● What the exercise asks
Print the lines that run from the line with "[citizen-science consensus label]" to the line with "label granularity: sequence-level", keeping both end lines, exactly as they appear in the entries below, and nothing else.

● Supplied material
####################

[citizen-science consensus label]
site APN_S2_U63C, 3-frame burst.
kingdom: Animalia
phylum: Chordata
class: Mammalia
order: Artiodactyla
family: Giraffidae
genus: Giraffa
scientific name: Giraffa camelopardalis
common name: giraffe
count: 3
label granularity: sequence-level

####################

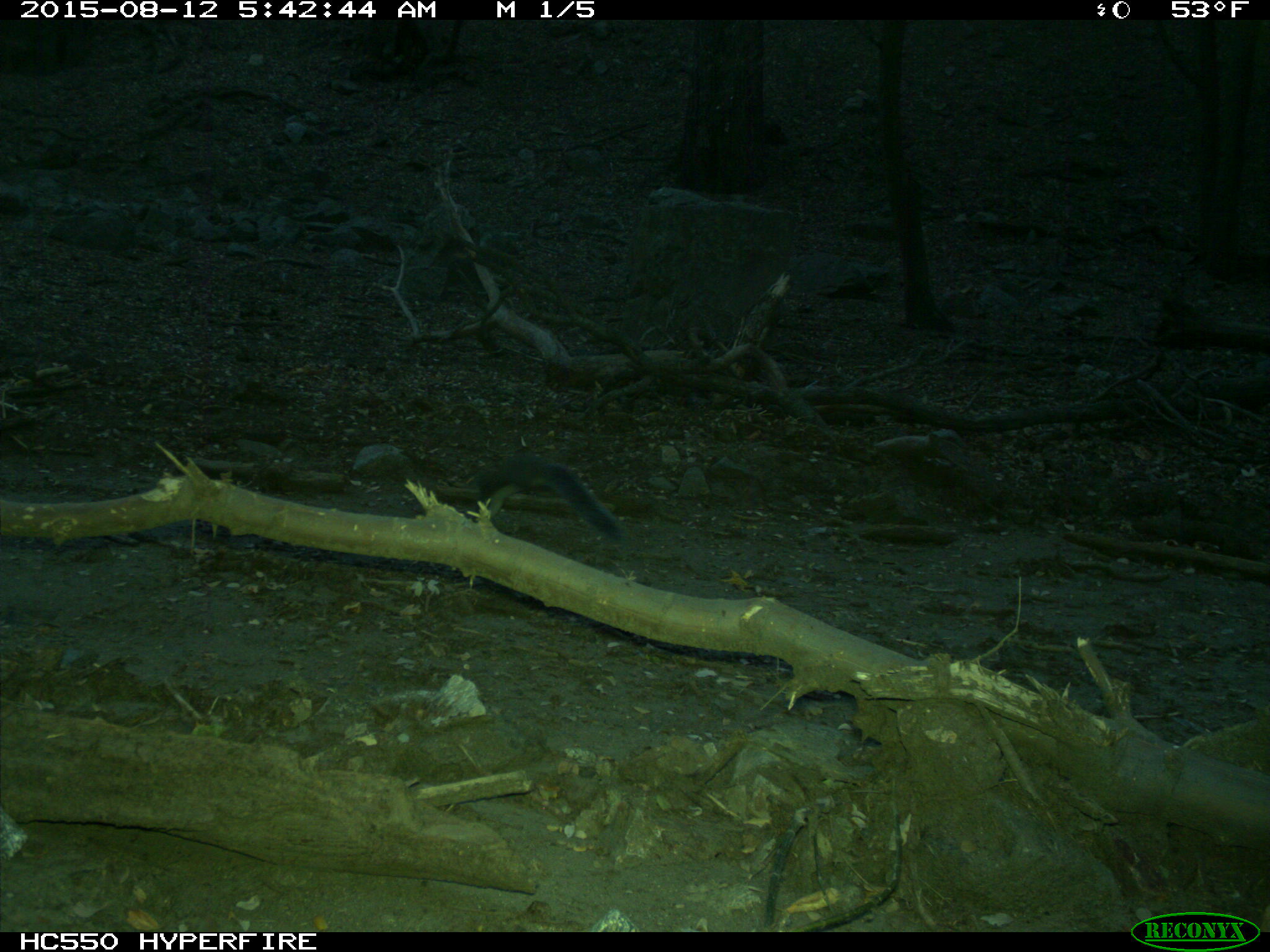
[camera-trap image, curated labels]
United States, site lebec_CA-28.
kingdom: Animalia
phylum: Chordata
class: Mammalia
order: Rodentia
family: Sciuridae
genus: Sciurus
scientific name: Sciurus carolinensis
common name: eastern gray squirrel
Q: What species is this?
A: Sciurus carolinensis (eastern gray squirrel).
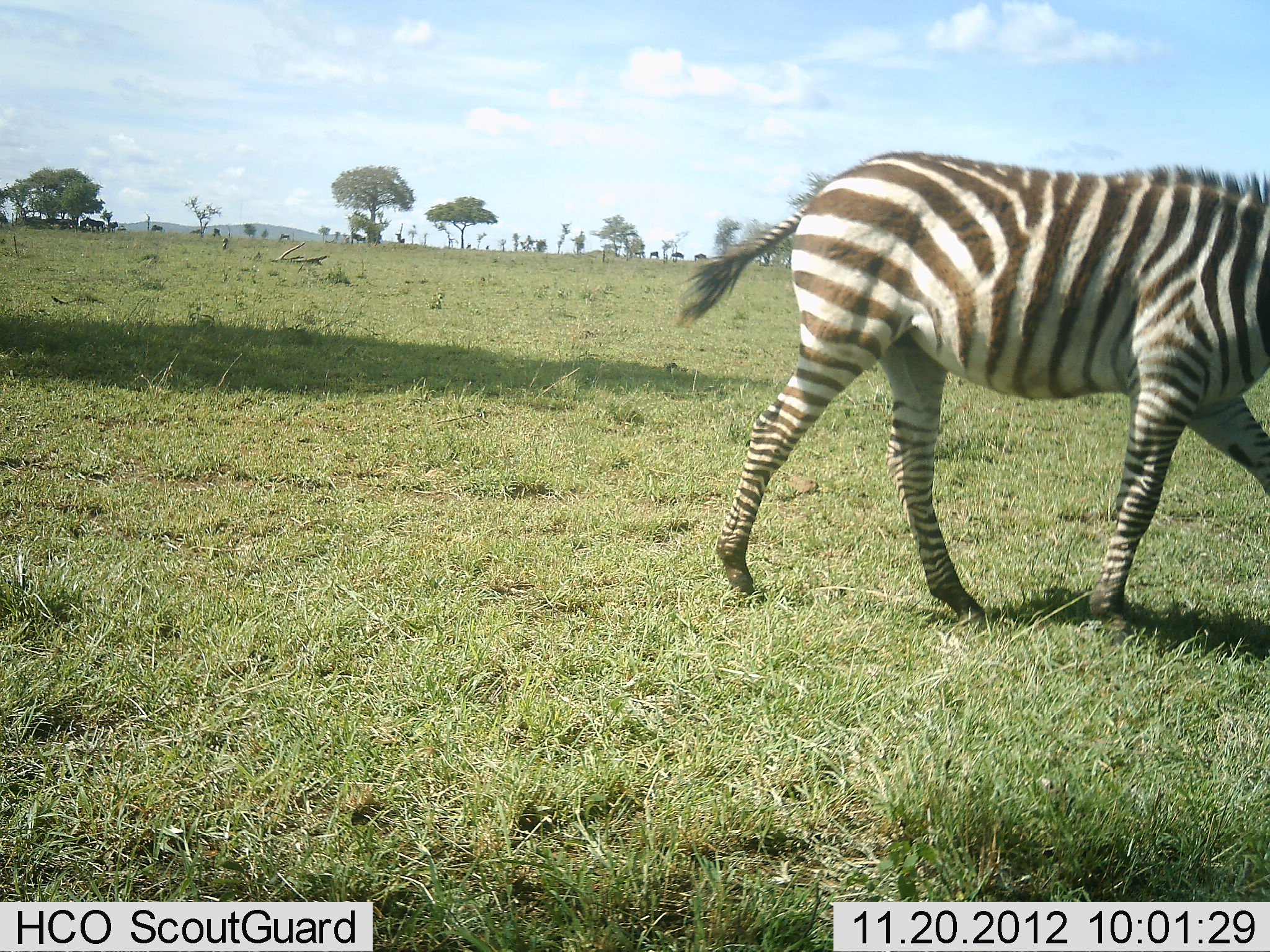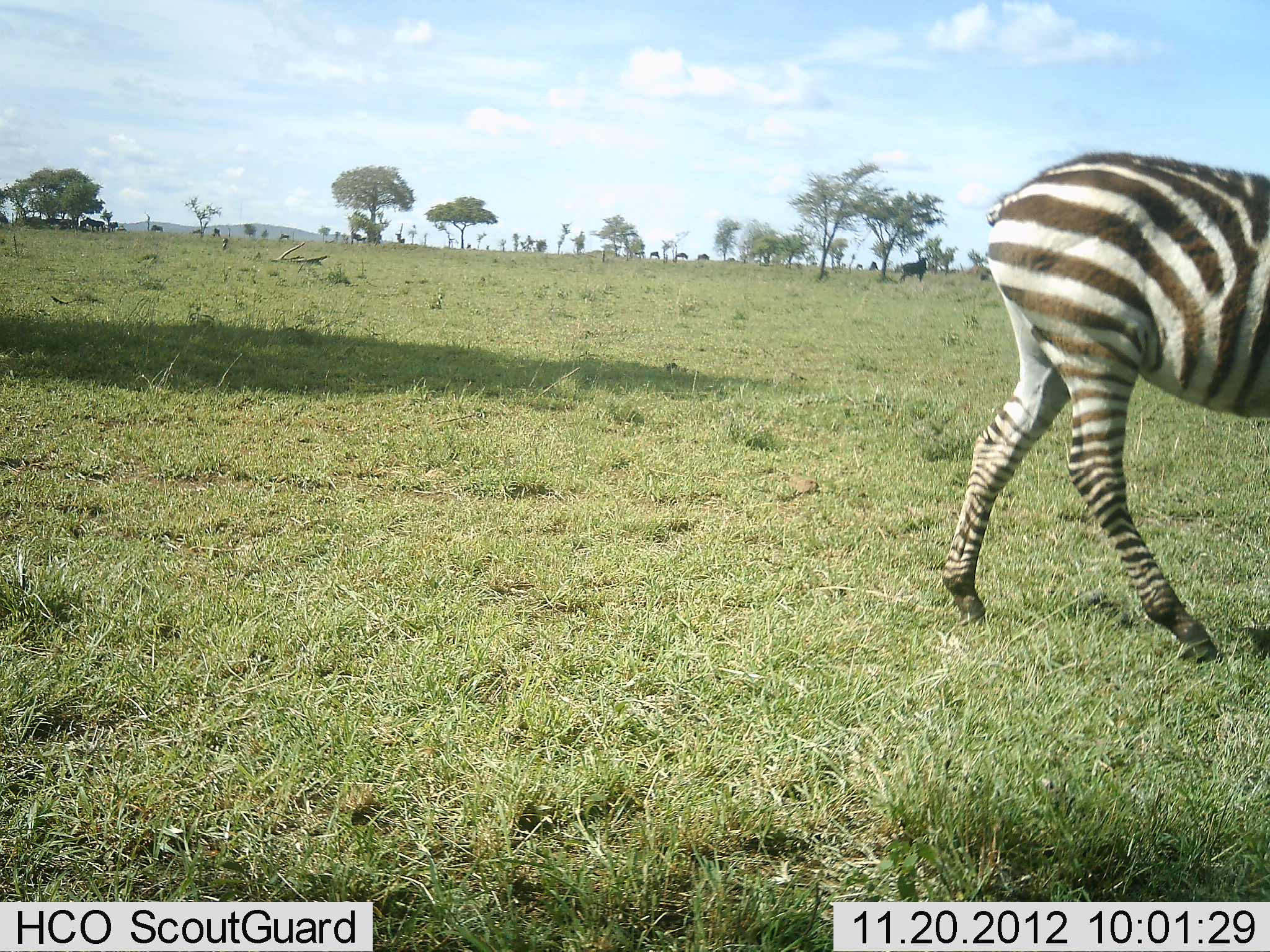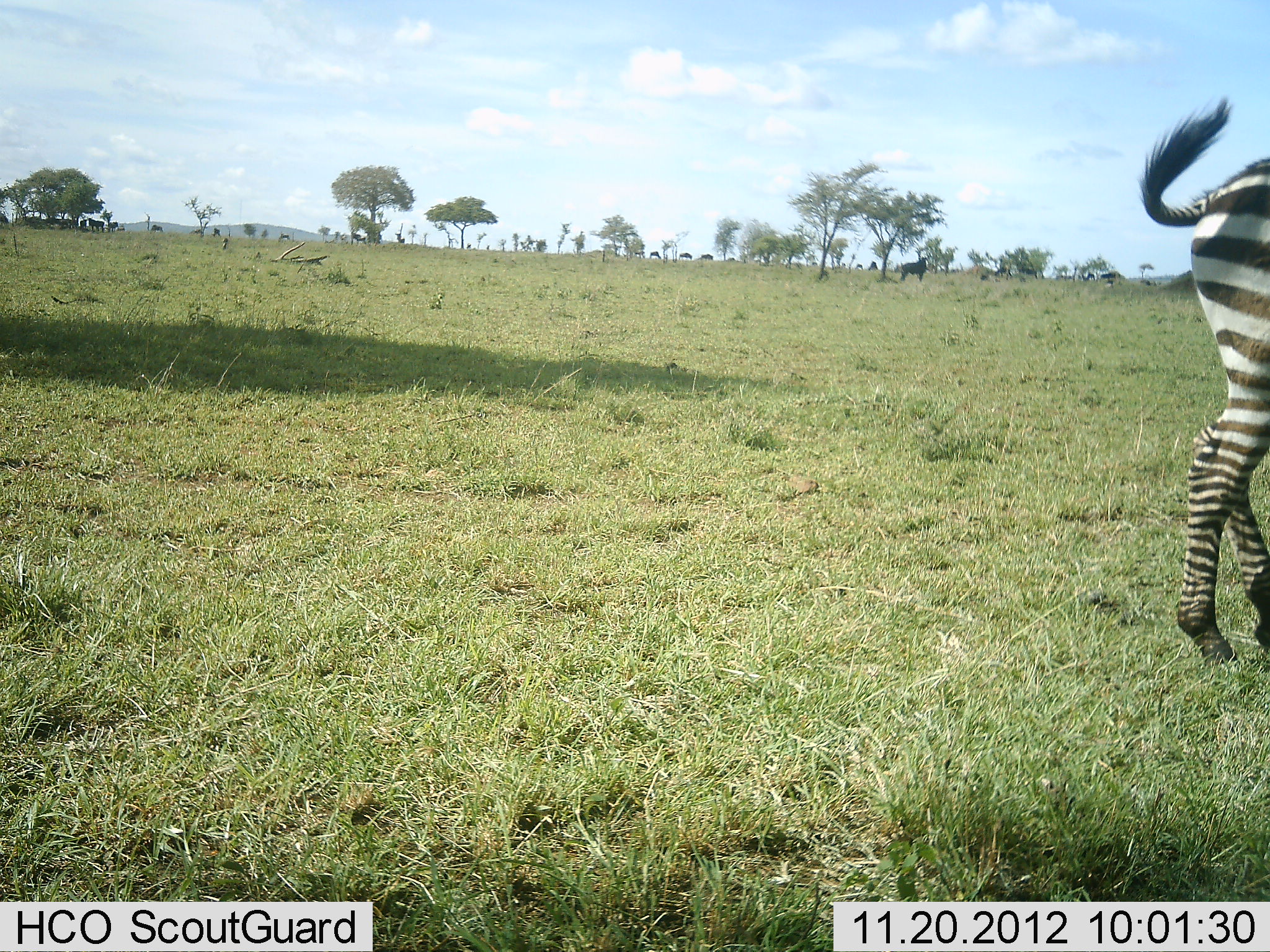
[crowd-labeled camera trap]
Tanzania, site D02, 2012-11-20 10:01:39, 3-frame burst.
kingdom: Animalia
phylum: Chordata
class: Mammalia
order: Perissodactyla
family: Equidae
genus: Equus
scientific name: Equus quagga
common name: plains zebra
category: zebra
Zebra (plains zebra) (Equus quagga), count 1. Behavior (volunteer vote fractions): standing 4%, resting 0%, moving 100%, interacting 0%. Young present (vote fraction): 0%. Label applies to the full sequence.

####################

● Output for this exercise
[citizen-science consensus label]
site APN_S2_U63C, 3-frame burst.
kingdom: Animalia
phylum: Chordata
class: Mammalia
order: Artiodactyla
family: Giraffidae
genus: Giraffa
scientific name: Giraffa camelopardalis
common name: giraffe
count: 3
label granularity: sequence-level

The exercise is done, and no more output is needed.